5. Byte Enable Rules
Here are the official PCIe rules governing BE field usage:
| Rule # | Description |
| 1 | At least one byte must be enabled across First BE and Last BE. |
| 2 | If the TLP has a single DW payload, Last BE is ignored. |
| 3 | For multi-DW payloads, intermediate DWords (between first and last) always assume all bytes valid (1111b). |
| 4 | The First BE and Last BE together define the valid byte range of the entire payload. |
| 5 | Byte enables apply only to TLPs with data payloads (writes and completions). |
| 6 | Byte enables are not used in posted read requests — those simply specify data length. |
6. Address Alignment and BE Usage
PCIe requires that the address field in the header be aligned to a doubleword boundary — meaning address bits [1:0] are always 0.
Therefore, the combination of First BE, Last BE, and Length fields indicates the true byte-level range.
Example:
Address = 0x0000_1000
First BE = 0111b
Last BE = 1100b
Length = 3 DW (12 bytes)
This means:
- First DW → bytes [1:3] valid
- Middle DW → all 4 bytes valid
- Last DW → bytes [2:3] valid
→ Total bytes transferred = 10 bytes (not full 12).
7. Real Example – Unaligned 6-Byte Write
Suppose software writes 6 bytes starting at address 0x0000_0002.
Steps:
- The address is aligned down to 0x0000_0000 (DW-aligned).
- The Transaction Layer sets:
- Length = 2 DW
- First BE = 1100b (bytes 2–3 valid in first DW)
- Last BE = 0011b (bytes 0–1 valid in second DW)
- Length = 2 DW
- Payload carries 8 bytes of data, but only 6 are valid.
- The target uses BE to update only those bytes.
🔍 Result: 6-byte write across two 32-bit words without misalignment errors.
8. Special Case – Completion with Data (CplD)
When a device sends Completion with Data (CplD) packets for a read request, the same BE rules apply:
- First BE and Last BE indicate which bytes within the returned data are valid.
- The requester uses them to extract meaningful bytes from the response.
This is essential for reads that don’t start and end on DW boundaries.
9. Byte Enables in Hardware Implementation
From a design point of view:
- Tx Path (TLP Generation):
Byte enables are computed from address offset and transfer length.
Simple combinational logic or look-up tables are used.
Rx Path (TLP Decode):
Byte enables control write strobes at the memory interface.
Example:
assign write_strobe = first_be & dw_mask;
- Verification (UVM):
Testbenches randomize address and length to verify BE correctness.
10. Debugging Tip
If a memory write isn’t updating expected bytes:
- Check First/Last BE values in the analyzer trace.

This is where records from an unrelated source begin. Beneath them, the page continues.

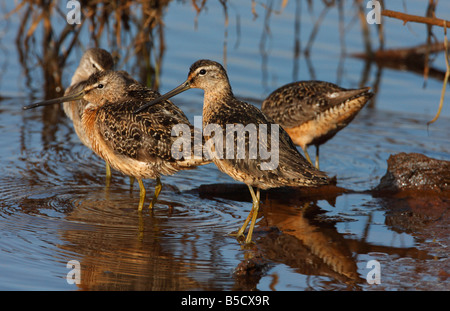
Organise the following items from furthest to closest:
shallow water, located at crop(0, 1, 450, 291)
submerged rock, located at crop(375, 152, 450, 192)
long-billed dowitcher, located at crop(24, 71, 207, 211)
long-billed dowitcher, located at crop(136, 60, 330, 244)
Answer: submerged rock, located at crop(375, 152, 450, 192), long-billed dowitcher, located at crop(24, 71, 207, 211), long-billed dowitcher, located at crop(136, 60, 330, 244), shallow water, located at crop(0, 1, 450, 291)

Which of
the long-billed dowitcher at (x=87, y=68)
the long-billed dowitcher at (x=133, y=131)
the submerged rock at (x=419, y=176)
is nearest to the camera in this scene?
the long-billed dowitcher at (x=133, y=131)

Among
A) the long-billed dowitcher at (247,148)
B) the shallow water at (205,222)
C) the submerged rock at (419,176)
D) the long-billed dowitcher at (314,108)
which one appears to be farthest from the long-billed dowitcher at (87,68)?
the submerged rock at (419,176)

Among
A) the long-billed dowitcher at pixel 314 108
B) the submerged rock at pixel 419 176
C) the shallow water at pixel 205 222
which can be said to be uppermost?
the long-billed dowitcher at pixel 314 108

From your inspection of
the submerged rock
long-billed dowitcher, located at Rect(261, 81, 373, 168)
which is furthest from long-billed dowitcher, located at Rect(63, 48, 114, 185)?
the submerged rock

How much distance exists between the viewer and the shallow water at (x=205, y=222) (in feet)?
12.8

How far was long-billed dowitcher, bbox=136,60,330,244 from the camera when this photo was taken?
430 cm

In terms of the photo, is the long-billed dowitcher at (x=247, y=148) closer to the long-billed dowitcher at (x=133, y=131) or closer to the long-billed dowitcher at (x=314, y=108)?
the long-billed dowitcher at (x=133, y=131)

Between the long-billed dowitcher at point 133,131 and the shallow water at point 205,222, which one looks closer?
the shallow water at point 205,222

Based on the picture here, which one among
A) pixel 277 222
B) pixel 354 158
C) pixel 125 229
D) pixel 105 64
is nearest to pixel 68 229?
pixel 125 229

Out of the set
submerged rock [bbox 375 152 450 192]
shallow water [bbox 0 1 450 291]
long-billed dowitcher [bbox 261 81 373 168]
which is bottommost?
shallow water [bbox 0 1 450 291]

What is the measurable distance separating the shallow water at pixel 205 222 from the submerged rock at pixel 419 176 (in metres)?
0.23

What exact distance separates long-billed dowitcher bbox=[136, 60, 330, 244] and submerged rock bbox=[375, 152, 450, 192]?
1.33 meters

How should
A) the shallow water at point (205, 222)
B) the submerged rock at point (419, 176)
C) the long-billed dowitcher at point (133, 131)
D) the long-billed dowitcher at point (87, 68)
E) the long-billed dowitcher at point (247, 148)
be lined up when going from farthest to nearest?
1. the long-billed dowitcher at point (87, 68)
2. the submerged rock at point (419, 176)
3. the long-billed dowitcher at point (133, 131)
4. the long-billed dowitcher at point (247, 148)
5. the shallow water at point (205, 222)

- Mismatch between address offset and BE bits often indicates incorrect DW alignment or TLP formation.
11. Points to be remembered
- Byte Enables provide byte-level precision within doubleword-aligned PCIe packets.
- They ensure unaligned or partial writes don’t require software-side read-modify-write cycles.
- Both First BE and Last BE fields work together to describe the full data span.
- Proper BE logic is crucial for DMA engines, bridges, and configuration space updates.